You can download pretrained models in google drive. The car_fhd
model is corresponding to car.fhd.config.
Note that this pretrained model is trained before a bug of sparse convolution fixed, so the eval result may slightly worse.
You can use a prebuilt docker for testing:
docker pull scrin/second-pytorch
Then run:
nvidia-docker run -it --rm -v /media/yy/960evo/datasets/:/root/data -v $HOME/pretrained_models:/root/model --ipc=host second-pytorch:latest
python ./pytorch/train.py evaluate --config_path=./configs/car.config --model_dir=/root/model/car
-
run
python ./kittiviewer/backend.py main --port=xxxx
in your server/local. -
run
cd ./kittiviewer/frontend && python -m http.server
to launch a local web server. -
open your browser and enter your frontend url (e.g. http://127.0.0.1:8000, default]).
-
input backend url (e.g. http://127.0.0.1:16666)
-
input root path, info path and det path (optional)
-
click load, loadDet (optional), input image index in center bottom of screen and press Enter.

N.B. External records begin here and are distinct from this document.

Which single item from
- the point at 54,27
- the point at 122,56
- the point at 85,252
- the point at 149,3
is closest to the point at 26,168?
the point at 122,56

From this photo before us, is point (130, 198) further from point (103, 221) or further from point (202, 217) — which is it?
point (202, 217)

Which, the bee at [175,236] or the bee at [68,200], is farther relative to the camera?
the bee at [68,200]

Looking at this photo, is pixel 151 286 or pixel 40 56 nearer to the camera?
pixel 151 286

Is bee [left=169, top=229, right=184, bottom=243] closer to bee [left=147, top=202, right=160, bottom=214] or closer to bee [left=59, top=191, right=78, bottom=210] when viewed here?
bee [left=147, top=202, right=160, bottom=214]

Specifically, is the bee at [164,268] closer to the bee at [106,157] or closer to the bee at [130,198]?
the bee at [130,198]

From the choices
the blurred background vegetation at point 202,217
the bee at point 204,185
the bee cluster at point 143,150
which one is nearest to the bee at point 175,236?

Firstly the load button must be clicked and load successfully.
-
input checkpointPath and configPath.
-
click buildNet.
-
click inference.
You should use kitti viewer based on pyqt and pyqtgraph to check data before training.
run python ./kittiviewer/viewer.py
, check following picture to use kitti viewer:
- Kitti lidar box
A kitti lidar box is consist of 7 elements: [x, y, z, w, l, h, rz], see figure.
All training and inference code use kitti box format. So we need to convert other format to KITTI format before training.
- Kitti camera box
A kitti camera box is consist of 7 elements: [x, y, z, l, h, w, ry].